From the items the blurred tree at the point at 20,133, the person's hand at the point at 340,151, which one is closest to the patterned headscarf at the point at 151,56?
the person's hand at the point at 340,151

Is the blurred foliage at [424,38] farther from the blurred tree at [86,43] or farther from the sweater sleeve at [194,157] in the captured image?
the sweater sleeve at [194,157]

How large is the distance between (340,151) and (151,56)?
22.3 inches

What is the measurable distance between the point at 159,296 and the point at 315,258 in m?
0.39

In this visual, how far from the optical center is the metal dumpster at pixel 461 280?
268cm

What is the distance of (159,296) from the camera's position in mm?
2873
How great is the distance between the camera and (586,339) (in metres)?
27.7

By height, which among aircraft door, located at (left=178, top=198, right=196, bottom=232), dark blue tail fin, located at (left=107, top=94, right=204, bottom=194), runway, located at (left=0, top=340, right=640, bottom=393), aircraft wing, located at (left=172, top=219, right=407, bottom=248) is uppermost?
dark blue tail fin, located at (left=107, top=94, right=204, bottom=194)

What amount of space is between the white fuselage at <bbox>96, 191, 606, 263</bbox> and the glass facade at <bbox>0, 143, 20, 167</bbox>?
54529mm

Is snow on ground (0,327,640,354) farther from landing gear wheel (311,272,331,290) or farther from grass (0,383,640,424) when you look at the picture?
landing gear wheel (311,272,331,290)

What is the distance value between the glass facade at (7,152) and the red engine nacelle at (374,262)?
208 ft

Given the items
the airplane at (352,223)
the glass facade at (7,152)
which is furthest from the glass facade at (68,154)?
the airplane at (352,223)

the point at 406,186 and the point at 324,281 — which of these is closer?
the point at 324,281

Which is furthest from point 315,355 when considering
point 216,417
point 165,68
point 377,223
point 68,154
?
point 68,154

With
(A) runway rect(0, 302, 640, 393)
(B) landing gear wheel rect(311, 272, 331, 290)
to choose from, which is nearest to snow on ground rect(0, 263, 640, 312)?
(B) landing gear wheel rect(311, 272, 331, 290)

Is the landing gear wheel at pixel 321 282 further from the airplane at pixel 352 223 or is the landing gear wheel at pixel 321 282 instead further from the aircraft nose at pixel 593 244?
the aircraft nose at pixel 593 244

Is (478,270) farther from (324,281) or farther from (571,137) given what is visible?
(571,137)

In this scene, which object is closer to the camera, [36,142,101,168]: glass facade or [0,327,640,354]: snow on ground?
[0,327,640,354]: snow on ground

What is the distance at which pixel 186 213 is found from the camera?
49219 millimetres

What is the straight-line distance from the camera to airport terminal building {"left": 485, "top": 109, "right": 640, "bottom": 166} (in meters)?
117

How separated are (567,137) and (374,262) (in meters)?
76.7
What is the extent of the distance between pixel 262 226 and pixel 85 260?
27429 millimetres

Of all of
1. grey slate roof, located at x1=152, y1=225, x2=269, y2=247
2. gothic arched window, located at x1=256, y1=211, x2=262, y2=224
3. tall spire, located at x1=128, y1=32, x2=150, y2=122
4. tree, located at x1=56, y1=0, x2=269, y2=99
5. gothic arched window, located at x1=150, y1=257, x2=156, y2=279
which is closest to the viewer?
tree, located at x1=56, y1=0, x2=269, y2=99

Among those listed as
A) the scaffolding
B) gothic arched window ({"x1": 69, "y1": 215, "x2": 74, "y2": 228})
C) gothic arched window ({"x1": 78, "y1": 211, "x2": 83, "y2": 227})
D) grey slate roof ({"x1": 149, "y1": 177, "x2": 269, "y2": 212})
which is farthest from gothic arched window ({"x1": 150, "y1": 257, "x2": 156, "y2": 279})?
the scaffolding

* [STATED EXERCISE]:
Copy out the material from the line with "By height, which" to the line with "27429 millimetres", both included, without changing anything.

* [WRITTEN SOLUTION]:
By height, which among aircraft door, located at (left=178, top=198, right=196, bottom=232), dark blue tail fin, located at (left=107, top=94, right=204, bottom=194), runway, located at (left=0, top=340, right=640, bottom=393), aircraft wing, located at (left=172, top=219, right=407, bottom=248) is uppermost?
dark blue tail fin, located at (left=107, top=94, right=204, bottom=194)

What amount of space is between the white fuselage at <bbox>96, 191, 606, 263</bbox> and the glass facade at <bbox>0, 143, 20, 167</bbox>?
54529mm

Is snow on ground (0,327,640,354) farther from landing gear wheel (311,272,331,290) or farther from grass (0,383,640,424) when you look at the picture?
landing gear wheel (311,272,331,290)

What is the distance value between the glass facade at (7,152) and the red engine nacelle at (374,262)?
208 ft

Given the items
the airplane at (352,223)
the glass facade at (7,152)
which is furthest from the glass facade at (68,154)?
the airplane at (352,223)

the point at 406,186 and the point at 324,281 — which of these is closer?
the point at 324,281

Which is furthest from point 315,355 when considering
point 216,417
point 165,68
point 377,223
point 68,154
?
point 68,154

With
(A) runway rect(0, 302, 640, 393)
(B) landing gear wheel rect(311, 272, 331, 290)
to choose from, which is nearest to snow on ground rect(0, 263, 640, 312)?
(B) landing gear wheel rect(311, 272, 331, 290)

Is the landing gear wheel at pixel 321 282 further from the airplane at pixel 352 223 or is the landing gear wheel at pixel 321 282 instead further from the aircraft nose at pixel 593 244?
the aircraft nose at pixel 593 244

Is (478,270) farther from (324,281) or farther from (571,137) given what is visible?
(571,137)

In this scene, which object is closer to the camera, [36,142,101,168]: glass facade or [0,327,640,354]: snow on ground?
[0,327,640,354]: snow on ground

What is the distance at which pixel 186 213 is found from the camera?
49219 millimetres

What is the straight-line distance from the camera to airport terminal building {"left": 485, "top": 109, "right": 640, "bottom": 166} (in meters)?
117

How separated are (567,137) and (374,262) (in meters)?
76.7
What is the extent of the distance between pixel 262 226 and pixel 85 260?
27429 millimetres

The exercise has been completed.